표면 개질 활성탄 위 금속 염화물의 첨착에 의한 암모니아 흡착 성능의 향상

  • Song, Kang (Department of Chemical Engineering and Applied Chemistry, Chungnam National University) ;
  • Lim, Jeong-Hyeon (Department of Chemical Engineering and Applied Chemistry, Chungnam National University) ;
  • Kim, Cheol-Gyu (Odor Management Institute) ;
  • Park, Cheon-Sang (World Vision) ;
  • Kim, Young-Ho (Department of Chemical Engineering and Applied Chemistry, Chungnam National University)
  • 송강 (충남대학교 응용화학공학과) ;
  • 임정현 (충남대학교 응용화학공학과) ;
  • 김철규 (악취관리연구소) ;
  • 박천상 (주식회사 월드비전) ;
  • 김영호 (충남대학교 응용화학공학과)
  • Received : 2021.11.08
  • Accepted : 2021.11.18
  • Published : 2021.12.10

Abstract

Effects of nitric acid treatment of an activated carbon and impregnation of metal chlorides on the activated carbon were investigated to improve ammonia adsorption performance. It was confirmed that functional groups such as hydroxyl and carboxyl groups were introduced onto a surface of the activated carbon with nitric acid treatment. Then, each metal chloride (NiCl2, MgCl2, CuCl2, MnCl2 or CoCl2) was impregnated onto the surface-modified activated carbon using an ultrasonic impregnation method. The physicochemical properties and ammonia adsorption performance of various impregnated activated carbons were observed. Metal chlorides were well dispersed by sonication and evenly distributed on the surface of the activated carbon. Despite the reduced specific surface area and pore volume, the surface-modified activated carbon impregnated with metal chlorides exhibited excellent ammonia adsorption performance. In particular, HNO3-NiCl2 AC prepared by impregnating NiCl2 showed the best ammonia adsorption capacity of 3.736 mmol·g-1, which was improved by about 57 times compared to that of an untreated activated carbon (0.066 mmol·g-1).

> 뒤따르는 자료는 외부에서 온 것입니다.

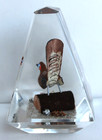 Vintage Hand Carved Painted Road Runner Lucite/acrylic Unique Canada Paperweight — photo 2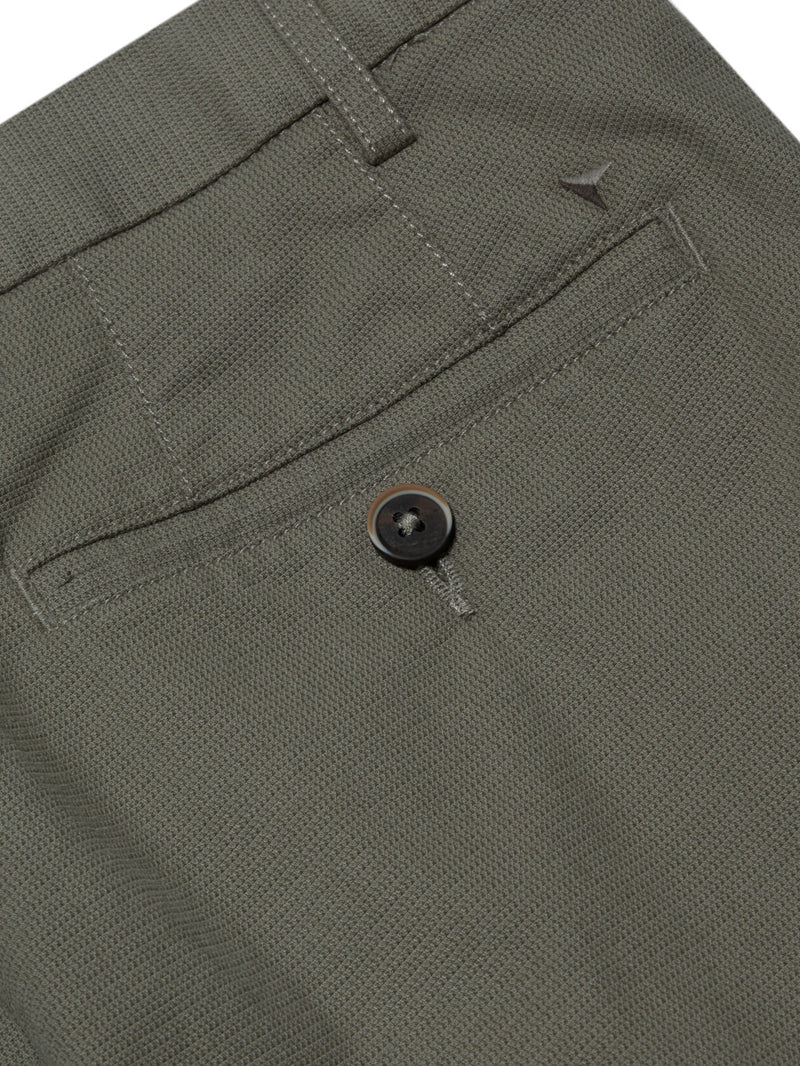 Drifter beige olive green cotton trousers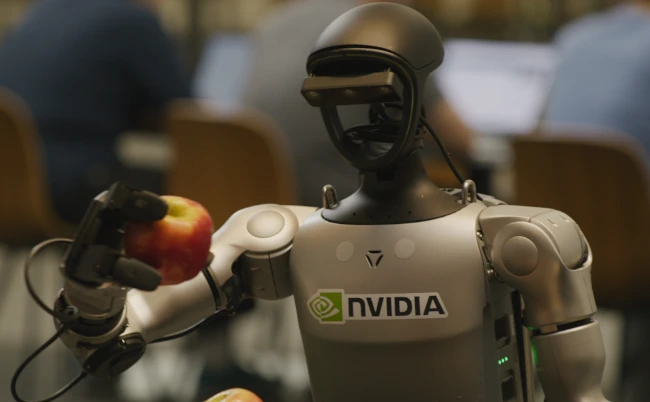 Nvidia robot humanoidalny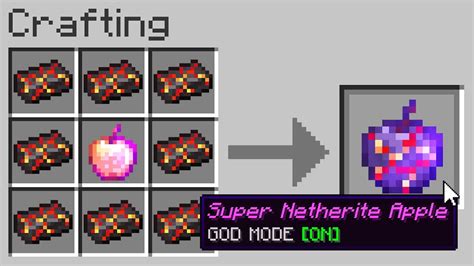 Minecraft Uhc But You Can Craft A Super Netherite Apple Youtube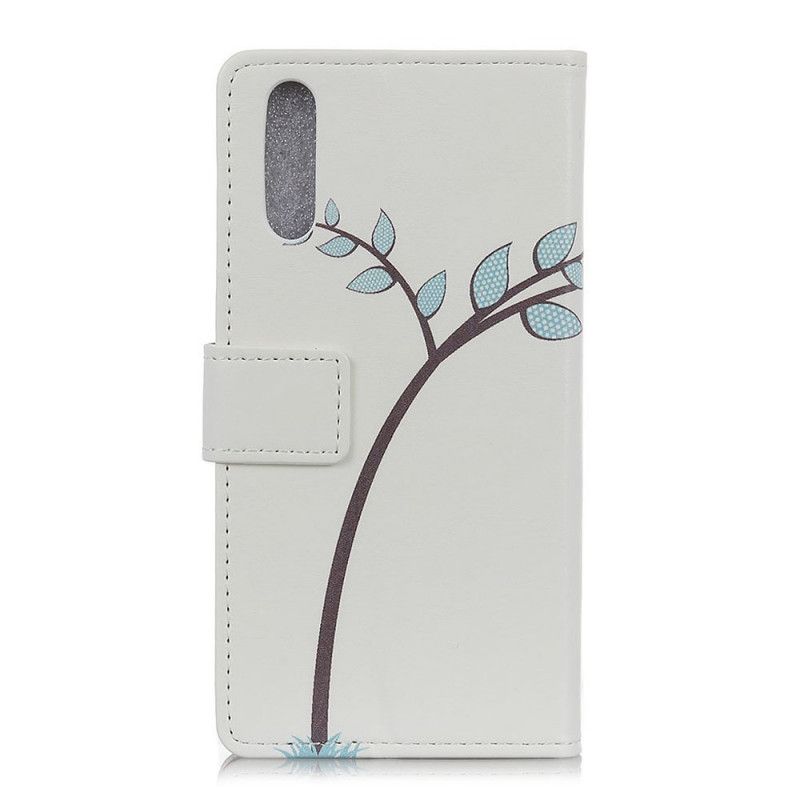 Housse Sony Xperia L4 Couple De Hiboux Sur L'arbre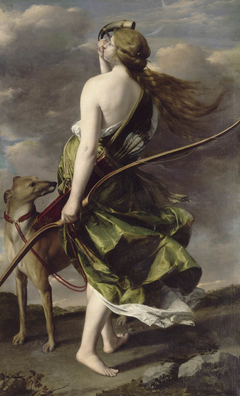 Diana the Huntress by Orazio Gentileschi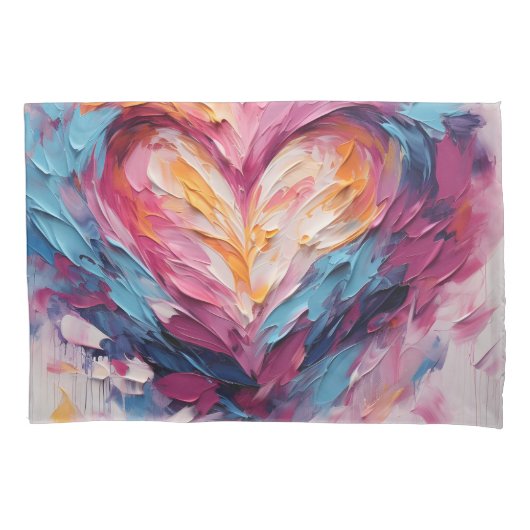 Housse D'oreillers Valentine Radiant Love Heart Splash (devant)
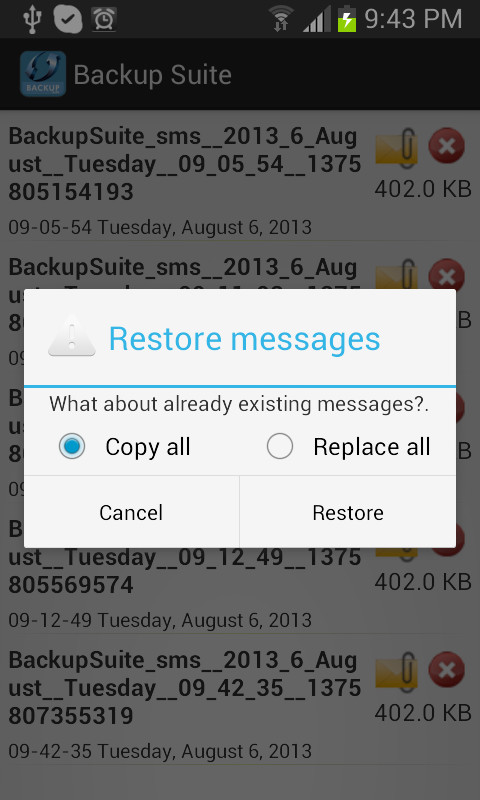 Backup Suite截图3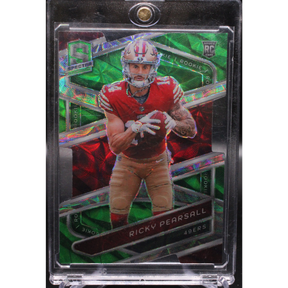 2024 Panini Spectra Football - Ricky Pearsall 124 - Green Scope /30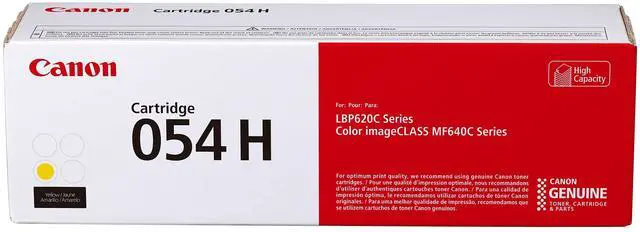 Alt view image 8 of 20 - Canon 054 Yellow Toner Cartridge High Yield 3025C001
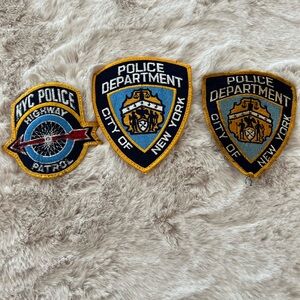 NYPD patches lot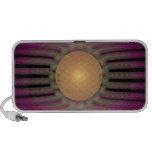 Purple fractal doodle speaker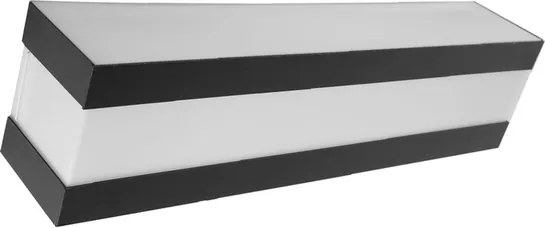 Arandela Retangular Preto E27 15w Bilbao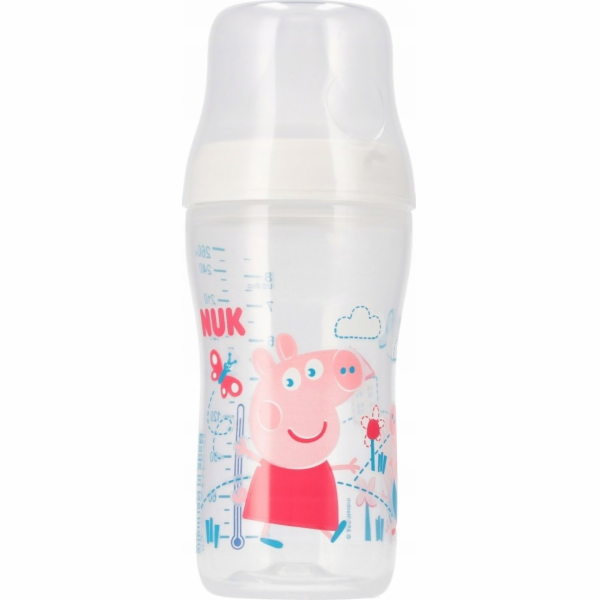 Kojenecká láhev NUK Perfect Match Peppa Pig Temperature C...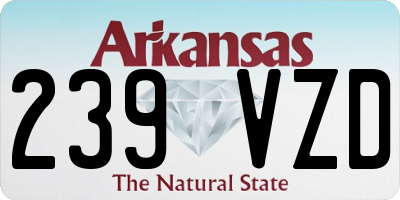 AR license plate 239VZD
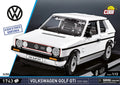 COBI 24358 VOLKSWAGON GOLF GTI WHITE (1976-1983) 1:12 SCALE EXECUTIVE EDITION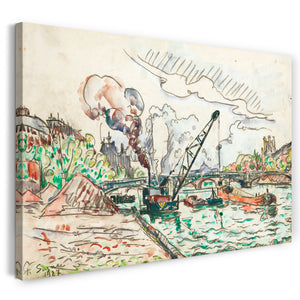 Leinwandbild Paul Signac - PARIS, LE PONT DES SAINT-PÈRES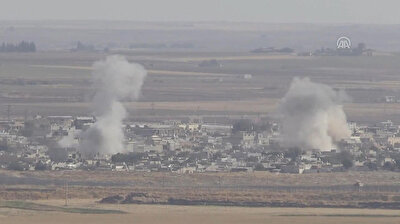 Footage of Operation Peace Spring from Turkish border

암모니아의 흡착 성능을 향상할 목적으로 활성탄의 질산 처리 및 활성탄으로 금속 염화물의 첨착 효과를 연구하였다. 질산 처리에 의해 활성탄으로 하이드록시기 및 카르복실기와 같은 작용기들의 도입을 확인하였다. 이후 초음파 함침법을 사용하여 각 금속 염화물(NiCl2, MgCl2, CuCl2, MnCl2 또는 CoCl2)을 표면 개질 활성탄 위로 첨착하였다. 여러첨착된 활성탄들의 물리화학적 특성과 암모니아 흡착 성능을 관찰하였다. 금속 염화물은 초음파 처리에 의해 원활하게 분산되었으며 활성탄 표면 위에 고르게 분포되었다. 금속 염화물이 첨착된 표면 개질 활성탄은 감소된 비표면적 및 세공 부피에도 불구하고 매우 우수한 암모니아 흡착 성능을 나타내었다. 특히, NiCl2를 첨착하여 제조한 HNO3-NiCl2 AC는 가장 우수한 암모니아 흡착능(3.736 mmol·g-1)을 나타내었으며, 미처리된 활성탄(0.066 mmol·g-1)과 비교하여 약 57배 향상되었다.

Keywords

Acknowledgement

This work was supported by research fund of Chungnam Green Environment Center.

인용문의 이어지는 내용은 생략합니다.